> SUPPLIED PASSAGE:
.....
Artificial Tree and Vertical Axis Wind Turbine Combination
Embodiments of the disclosed technology comprise a vertical axis wind turbine with a generally cylindrical encasement or housing enclosing a portal opening into rotating cups (turbine blades), connected to a central spindle (turbine shaft), for electricity generation. A plurality of branches covering and spaced around a horizontal axis of, and attached to, the generally cylindrical encasement help hide the device from a casual viewer, and angled vanes at either side of the portal direct wind into the portal for greater efficiency.
The disclosed technology relates generally to power generation from wind, and more particularly, to vertical axis wind turbines.
.....
> EXERCISE OBJECTIVE:
List every physical part of the device that the wind turbine description names. The items after this point have nothing to do with the wind turbine description.

> RECORDS SHOWN:
.....
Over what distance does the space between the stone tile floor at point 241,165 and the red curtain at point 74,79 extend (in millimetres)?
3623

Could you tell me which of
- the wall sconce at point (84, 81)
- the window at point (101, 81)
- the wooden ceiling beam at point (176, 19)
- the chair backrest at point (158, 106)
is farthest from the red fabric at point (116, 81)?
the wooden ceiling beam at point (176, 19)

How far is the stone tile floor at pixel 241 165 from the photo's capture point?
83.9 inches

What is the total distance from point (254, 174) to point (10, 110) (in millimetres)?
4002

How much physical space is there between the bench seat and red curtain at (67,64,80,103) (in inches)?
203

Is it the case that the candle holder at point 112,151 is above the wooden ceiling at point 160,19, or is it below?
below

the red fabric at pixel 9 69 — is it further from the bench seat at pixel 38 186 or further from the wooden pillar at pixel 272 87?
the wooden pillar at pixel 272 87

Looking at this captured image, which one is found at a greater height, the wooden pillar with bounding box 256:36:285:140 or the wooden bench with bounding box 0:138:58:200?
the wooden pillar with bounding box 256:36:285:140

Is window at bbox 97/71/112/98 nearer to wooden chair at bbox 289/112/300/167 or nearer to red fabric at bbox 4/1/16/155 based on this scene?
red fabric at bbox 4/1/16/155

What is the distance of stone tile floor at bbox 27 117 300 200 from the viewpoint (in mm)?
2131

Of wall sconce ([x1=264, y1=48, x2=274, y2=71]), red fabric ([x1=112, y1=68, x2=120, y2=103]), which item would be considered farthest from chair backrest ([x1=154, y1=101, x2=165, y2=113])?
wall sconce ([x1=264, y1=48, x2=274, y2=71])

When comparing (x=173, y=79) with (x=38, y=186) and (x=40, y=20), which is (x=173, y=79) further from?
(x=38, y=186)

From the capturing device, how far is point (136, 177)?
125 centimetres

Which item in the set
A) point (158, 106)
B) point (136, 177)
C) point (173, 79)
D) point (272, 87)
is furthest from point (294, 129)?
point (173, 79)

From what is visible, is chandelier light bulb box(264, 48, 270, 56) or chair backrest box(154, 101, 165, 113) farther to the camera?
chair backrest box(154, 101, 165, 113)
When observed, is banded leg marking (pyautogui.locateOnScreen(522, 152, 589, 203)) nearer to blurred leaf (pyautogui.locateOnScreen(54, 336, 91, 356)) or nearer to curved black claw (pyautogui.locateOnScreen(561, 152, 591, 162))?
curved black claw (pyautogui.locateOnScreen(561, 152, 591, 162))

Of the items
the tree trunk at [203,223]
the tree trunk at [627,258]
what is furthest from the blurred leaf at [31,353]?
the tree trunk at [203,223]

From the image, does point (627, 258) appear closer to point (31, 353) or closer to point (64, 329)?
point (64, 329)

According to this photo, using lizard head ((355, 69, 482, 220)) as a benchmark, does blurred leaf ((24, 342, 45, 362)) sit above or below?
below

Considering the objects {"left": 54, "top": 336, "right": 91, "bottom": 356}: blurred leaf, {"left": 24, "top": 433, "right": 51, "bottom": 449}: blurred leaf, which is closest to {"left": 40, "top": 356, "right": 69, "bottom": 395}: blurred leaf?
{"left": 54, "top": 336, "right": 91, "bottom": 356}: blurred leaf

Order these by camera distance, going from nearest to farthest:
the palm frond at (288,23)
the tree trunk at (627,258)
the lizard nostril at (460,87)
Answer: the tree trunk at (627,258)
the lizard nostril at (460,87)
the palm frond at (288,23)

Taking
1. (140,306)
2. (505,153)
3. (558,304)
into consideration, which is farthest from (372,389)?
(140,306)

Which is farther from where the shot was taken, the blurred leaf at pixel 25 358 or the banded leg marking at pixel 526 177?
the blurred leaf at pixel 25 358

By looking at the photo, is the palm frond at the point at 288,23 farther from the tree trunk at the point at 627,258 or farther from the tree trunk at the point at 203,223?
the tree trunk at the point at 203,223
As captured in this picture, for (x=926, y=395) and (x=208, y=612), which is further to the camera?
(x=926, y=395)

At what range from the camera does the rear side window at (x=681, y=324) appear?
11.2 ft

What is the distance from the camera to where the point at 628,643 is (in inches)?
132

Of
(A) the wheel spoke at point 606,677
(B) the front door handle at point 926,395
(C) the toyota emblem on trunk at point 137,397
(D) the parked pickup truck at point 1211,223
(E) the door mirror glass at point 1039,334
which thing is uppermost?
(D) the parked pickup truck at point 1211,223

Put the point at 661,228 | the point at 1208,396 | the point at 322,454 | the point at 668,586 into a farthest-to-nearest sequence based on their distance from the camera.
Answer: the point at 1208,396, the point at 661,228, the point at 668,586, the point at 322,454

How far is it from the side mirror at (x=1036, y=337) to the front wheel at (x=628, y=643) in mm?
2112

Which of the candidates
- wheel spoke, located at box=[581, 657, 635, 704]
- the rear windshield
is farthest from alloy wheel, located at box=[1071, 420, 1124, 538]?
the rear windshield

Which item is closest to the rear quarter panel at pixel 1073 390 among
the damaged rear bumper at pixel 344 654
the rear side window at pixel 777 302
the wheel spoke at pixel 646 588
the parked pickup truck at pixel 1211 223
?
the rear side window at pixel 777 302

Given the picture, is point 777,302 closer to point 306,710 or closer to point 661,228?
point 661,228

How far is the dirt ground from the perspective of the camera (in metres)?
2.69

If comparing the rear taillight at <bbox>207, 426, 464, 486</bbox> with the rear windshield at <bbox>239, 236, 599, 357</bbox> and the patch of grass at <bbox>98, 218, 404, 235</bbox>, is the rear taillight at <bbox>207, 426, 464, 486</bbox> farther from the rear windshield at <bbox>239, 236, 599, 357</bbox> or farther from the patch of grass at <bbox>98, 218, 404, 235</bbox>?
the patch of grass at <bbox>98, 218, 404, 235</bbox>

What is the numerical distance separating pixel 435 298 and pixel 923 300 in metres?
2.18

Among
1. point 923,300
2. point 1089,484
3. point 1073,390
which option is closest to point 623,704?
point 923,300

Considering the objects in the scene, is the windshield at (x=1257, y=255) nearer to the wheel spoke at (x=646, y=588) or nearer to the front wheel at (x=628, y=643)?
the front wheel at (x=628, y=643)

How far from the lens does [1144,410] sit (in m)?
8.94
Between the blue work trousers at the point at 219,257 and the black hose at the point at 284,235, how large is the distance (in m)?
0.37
.....
> SOLUTION FOR THIS EXERCISE:
- Generally cylindrical encasement or housing
- Portal
- Rotating cups (turbine blades)
- Central spindle (turbine shaft)
- Branches
- Angled vanes